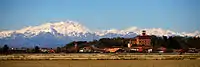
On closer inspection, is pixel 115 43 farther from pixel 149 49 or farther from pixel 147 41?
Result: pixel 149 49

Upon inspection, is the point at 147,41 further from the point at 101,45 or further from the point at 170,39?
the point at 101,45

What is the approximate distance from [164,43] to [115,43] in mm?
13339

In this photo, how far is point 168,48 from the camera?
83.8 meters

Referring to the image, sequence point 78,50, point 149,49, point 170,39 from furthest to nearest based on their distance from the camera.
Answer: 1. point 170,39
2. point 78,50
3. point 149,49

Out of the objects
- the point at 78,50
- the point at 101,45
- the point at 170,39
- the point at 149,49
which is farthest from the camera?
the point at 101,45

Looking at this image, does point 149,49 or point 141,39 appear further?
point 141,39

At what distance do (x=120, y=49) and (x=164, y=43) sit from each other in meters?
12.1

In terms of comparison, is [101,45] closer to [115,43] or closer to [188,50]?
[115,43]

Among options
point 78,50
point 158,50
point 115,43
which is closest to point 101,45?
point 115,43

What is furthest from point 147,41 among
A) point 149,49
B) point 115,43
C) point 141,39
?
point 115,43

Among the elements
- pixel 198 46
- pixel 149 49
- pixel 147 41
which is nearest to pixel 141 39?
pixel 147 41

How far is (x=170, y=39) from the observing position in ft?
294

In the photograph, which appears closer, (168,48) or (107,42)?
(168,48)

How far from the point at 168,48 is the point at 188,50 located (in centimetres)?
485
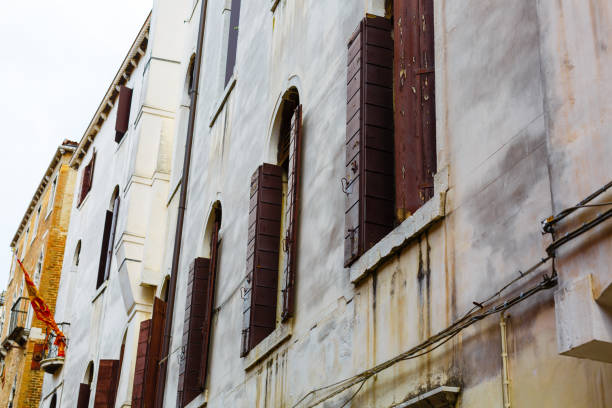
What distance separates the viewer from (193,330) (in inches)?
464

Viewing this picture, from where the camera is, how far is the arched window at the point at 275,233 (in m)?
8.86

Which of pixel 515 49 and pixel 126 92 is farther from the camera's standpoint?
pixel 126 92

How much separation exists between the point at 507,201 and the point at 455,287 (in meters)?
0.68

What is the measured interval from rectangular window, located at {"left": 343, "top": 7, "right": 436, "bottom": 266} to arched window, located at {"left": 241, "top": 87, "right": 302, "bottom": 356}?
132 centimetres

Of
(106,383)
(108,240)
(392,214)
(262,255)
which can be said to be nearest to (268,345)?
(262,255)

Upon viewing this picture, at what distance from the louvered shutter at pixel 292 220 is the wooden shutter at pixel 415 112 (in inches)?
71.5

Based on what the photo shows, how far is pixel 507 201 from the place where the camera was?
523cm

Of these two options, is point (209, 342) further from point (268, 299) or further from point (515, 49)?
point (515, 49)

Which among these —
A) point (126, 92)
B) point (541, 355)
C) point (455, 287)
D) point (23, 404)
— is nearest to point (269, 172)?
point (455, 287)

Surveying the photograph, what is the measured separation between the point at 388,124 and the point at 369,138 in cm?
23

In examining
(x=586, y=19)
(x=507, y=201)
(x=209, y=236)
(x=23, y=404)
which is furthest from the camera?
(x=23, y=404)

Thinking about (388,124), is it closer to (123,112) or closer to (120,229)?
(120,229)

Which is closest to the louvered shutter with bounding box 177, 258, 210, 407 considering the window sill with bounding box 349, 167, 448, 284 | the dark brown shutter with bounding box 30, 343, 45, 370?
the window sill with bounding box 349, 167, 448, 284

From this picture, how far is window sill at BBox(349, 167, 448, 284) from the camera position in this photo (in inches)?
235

.....

● **What you will do**
Copy every one of the lines above word for word, leaving out the pictures.

● **Full response**
On closer inspection, is pixel 115 43 farther from pixel 149 49 or farther from pixel 147 41?
Result: pixel 149 49

Upon inspection, is the point at 147,41 further from the point at 101,45 or further from the point at 170,39?
the point at 101,45

What is the approximate distance from [164,43] to [115,43] in mm?
13339

In this photo, how far is point 168,48 from the camera?
83.8 meters

Referring to the image, sequence point 78,50, point 149,49, point 170,39 from furthest to nearest based on their distance from the camera.
Answer: 1. point 170,39
2. point 78,50
3. point 149,49

Out of the objects
- the point at 78,50
- the point at 101,45
- the point at 170,39
- the point at 149,49
which is farthest from the camera?
the point at 101,45

Looking at this image, does point 149,49 or point 141,39 appear further?
point 141,39

At what distance do (x=120, y=49) and (x=164, y=43) sit from each other in meters?
12.1

In terms of comparison, is [101,45] closer to [115,43] or closer to [188,50]?
[115,43]

Among options
point 78,50
point 158,50
point 115,43
which is closest to point 101,45?
point 115,43

What is furthest from point 147,41 among
A) point 149,49
B) point 115,43
C) point 141,39
?
point 115,43

Among the elements
- pixel 198 46
- pixel 149 49
- pixel 147 41
which is nearest to pixel 141 39?
pixel 147 41

How far is (x=170, y=39) from the observing position in ft?
294

In the photograph, which appears closer, (168,48) or (107,42)?
(168,48)

How far from the point at 168,48 is the point at 188,50 located (in centimetres)?
485
What distance separates the viewer from (193,330) (in inches)?
464

Viewing this picture, from where the camera is, how far is the arched window at the point at 275,233 (in m)?
8.86

Which of pixel 515 49 and pixel 126 92 is farther from the camera's standpoint?
pixel 126 92

How much separation exists between the point at 507,201 and the point at 455,287 (in meters)?
0.68

What is the measured interval from rectangular window, located at {"left": 343, "top": 7, "right": 436, "bottom": 266} to arched window, located at {"left": 241, "top": 87, "right": 302, "bottom": 356}?
132 centimetres

Of
(106,383)
(108,240)
(392,214)
(262,255)
which can be said to be nearest to (268,345)?
(262,255)

Upon viewing this picture, at what distance from the louvered shutter at pixel 292 220 is the wooden shutter at pixel 415 112 (in inches)?
71.5

Based on what the photo shows, how far is pixel 507 201 from the place where the camera was?
523cm

Of these two options, is point (209, 342) further from point (268, 299) or further from point (515, 49)?
point (515, 49)

Which among these —
A) point (126, 92)
B) point (541, 355)
C) point (455, 287)
D) point (23, 404)
— is nearest to point (269, 172)?
point (455, 287)

Surveying the photograph, what is the measured separation between the point at 388,124 and the point at 369,138 in cm?
23

In examining
(x=586, y=19)
(x=507, y=201)
(x=209, y=236)
(x=23, y=404)
which is furthest from the camera?
(x=23, y=404)

Thinking about (388,124), is it closer to (123,112) or closer to (120,229)?
(120,229)

Which is closest to the louvered shutter with bounding box 177, 258, 210, 407 considering the window sill with bounding box 349, 167, 448, 284 | the dark brown shutter with bounding box 30, 343, 45, 370?
the window sill with bounding box 349, 167, 448, 284

From this picture, how far is window sill at BBox(349, 167, 448, 284) from the camera position in this photo (in inches)?
235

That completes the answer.